The repair of injured tissue is a highly complex process that involves cell proliferation, differentiation, and migration. Cell migration requires the dismantling of intercellular contacts in the injured zone and their subsequent reconstitution in the wounded area. Urokinase-Type plasminogen activator (uPA) is a serine proteinase found in multiple cell types including endothelial cells, smooth muscle cells, monocytes, and macrophages. A substantial body of experimental evidence with different cell types outside the central nervous system indicates that the binding of uPA to its receptor (uPAR) on the cell surface prompts cell migration by inducing plasmin-mediated degradation of the extracellular matrix.

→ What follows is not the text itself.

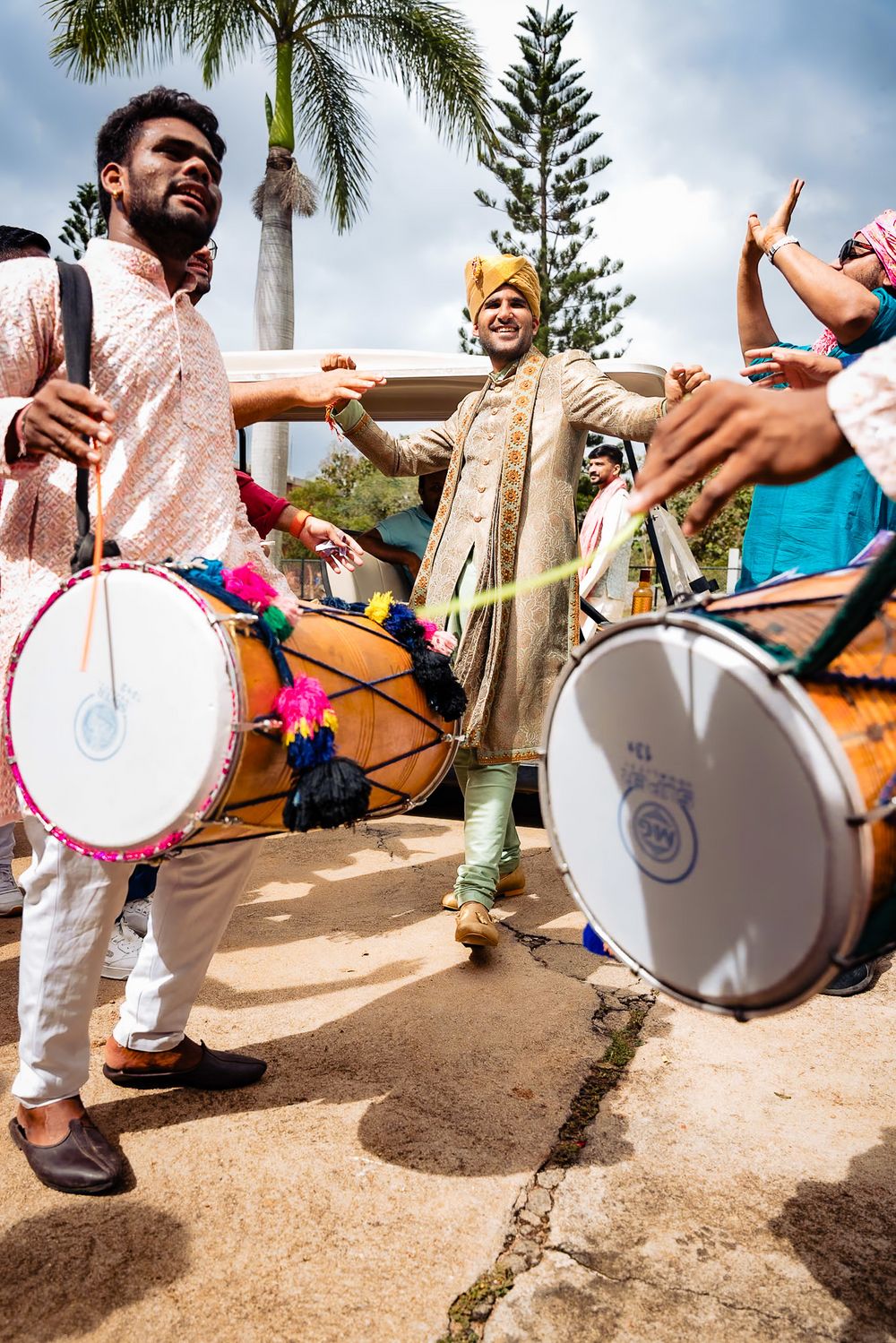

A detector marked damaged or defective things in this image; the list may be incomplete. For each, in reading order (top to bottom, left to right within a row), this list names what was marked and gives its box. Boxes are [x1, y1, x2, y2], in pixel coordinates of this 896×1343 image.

In contrast, although uPA and uPAR are abundantly found in astrocytes and uPA binding to uPAR triggers astrocytic activation, it is unknown if uPA also plays a role in astrocytic migration. Neuronal cadherin is a member of cell adhesion proteins pivotal for the formation of cell-cell contacts between astrocytes. More specifically, while the extracellular domain of neuronal cadherin interacts with the extracellular domain of neuronal cadherin in neighboring cells, its intracellular domain binds to β-catenin, which in turn links the complex to the actin cytoskeleton. Glycogen synthase kinase 3β is a serine-Threonine kinase that prevents the cytoplasmic accumulation of β-catenin by inducing its phosphorylation at Ser33, Ser37, and Ser41, thus activating a sequence of events that lead to its proteasomal degradation. The data discussed in this perspective indicate that astrocytes release uPA following a mechanical injury, and that binding of this uPA to uPAR on the cell membrane induces the detachment of β-catenin from the intracellular domain of neuronal cadherin by triggering its extracellular signal-regulated kinase 1/2-mediated phosphorylation at Tyr650. Remarkably, this is followed by the cytoplasmic accumulation of β-catenin because uPA-induced extracellular signal-regulated kinase 1/2 activation also phosphorylates lipoprotein receptor-related protein 6 at Ser1490, which in turn, by recruiting glycogen synthase kinase 3β to its intracellular domain abrogates its effect on β-catenin. The cytoplasmic accumulation of β-catenin is followed by its nuclear translocation, where it induces the expression of uPAR, which is required for the migration of astrocytes from the injured edge into the wounded area.